Mammuthus rumanus Temporal range: Late Pliocene, 3.2–2.6 Ma PreꞒ Ꞓ O S D C P T J K Pg N

Scientific classification
- Kingdom: Animalia
- Phylum: Chordata
- Class: Mammalia
- Infraclass: Placentalia
- Order: Proboscidea
- Family: Elephantidae
- Genus: †Mammuthus
- Species: †M. rumanus
- Binomial name: †Mammuthus rumanus Ștefănescu, 1924

= Mammuthus rumanus =

- Genus: Mammuthus
- Species: rumanus
- Authority: Ștefănescu, 1924

Extinct species of mammal

Mammuthus rumanus is a species of mammoth that lived during the Pliocene in Eurasia.
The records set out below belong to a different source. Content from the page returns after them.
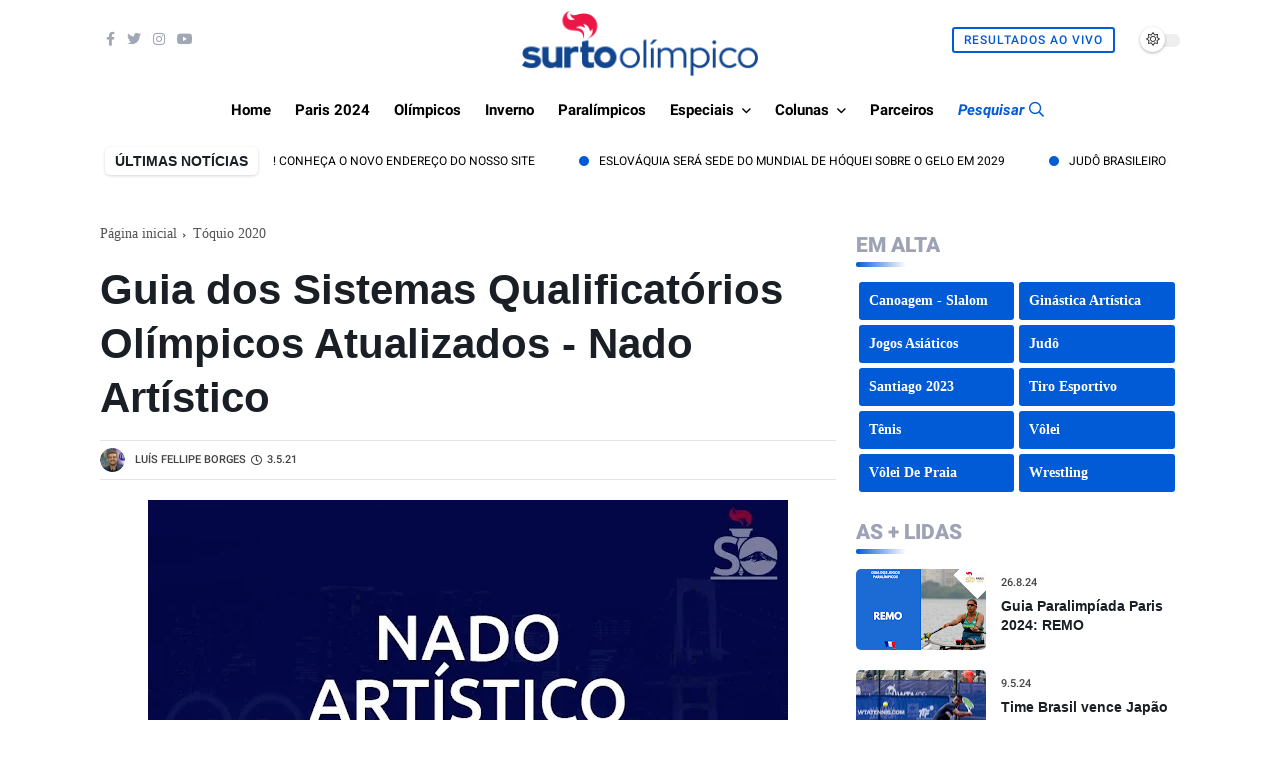

--- FILE ---
content_type: text/html; charset=utf-8
request_url: https://www.google.com/recaptcha/api2/aframe
body_size: 269
content:
<!DOCTYPE HTML><html><head><meta http-equiv="content-type" content="text/html; charset=UTF-8"></head><body><script nonce="EW78fDhXgQWCZZXbuRjTmg">/** Anti-fraud and anti-abuse applications only. See google.com/recaptcha */ try{var clients={'sodar':'https://pagead2.googlesyndication.com/pagead/sodar?'};window.addEventListener("message",function(a){try{if(a.source===window.parent){var b=JSON.parse(a.data);var c=clients[b['id']];if(c){var d=document.createElement('img');d.src=c+b['params']+'&rc='+(localStorage.getItem("rc::a")?sessionStorage.getItem("rc::b"):"");window.document.body.appendChild(d);sessionStorage.setItem("rc::e",parseInt(sessionStorage.getItem("rc::e")||0)+1);localStorage.setItem("rc::h",'1768874146023');}}}catch(b){}});window.parent.postMessage("_grecaptcha_ready", "*");}catch(b){}</script></body></html>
It the oldest mammoth species known outside of Africa, and probably ancestral to the subsequent species Mammuthus meridionalis.

==Evolution==
Mammuthus rumanus is suggested to have originated in Africa. Material intermediate between African mammoths and Mammuthus rumanus has been reported from Bethlehem in the Levant, dating to sometime in the Late Pliocene, around 3-4 million years ago. The oldest calibrated dates for Mammuthus rumanus and mammoths outside Africa are from Romania, dating to around 3.2 million years ago. Remains have been reported spanning from Great Britain to China. It is probably ancestral to Mammuthus meridionalis.

== Description ==
Mammuthus rumanus is only known from fragmentary remains, typically isolated teeth, with a mandible also known. The number of plates on the third molar teeth is around 8-10, consistently lower than is known in other non-African mammoth species, including M. meridionalis.

== Ecology ==
Studies of specimens from the Red Crag Formation of England found that they likely consumed browse and inhabited open environments. In Europe, it coexisted alongside other proboscideans, including the mastodon species "Mammut" borsoni and the "tetralophodont gomphothere" Anancus arvernensis, likely niche partitioning with the latter by occupying different habitats. Dental mesowear of M. cf. rumanus individuals in northern Greece is indicative of them having a grazing diet.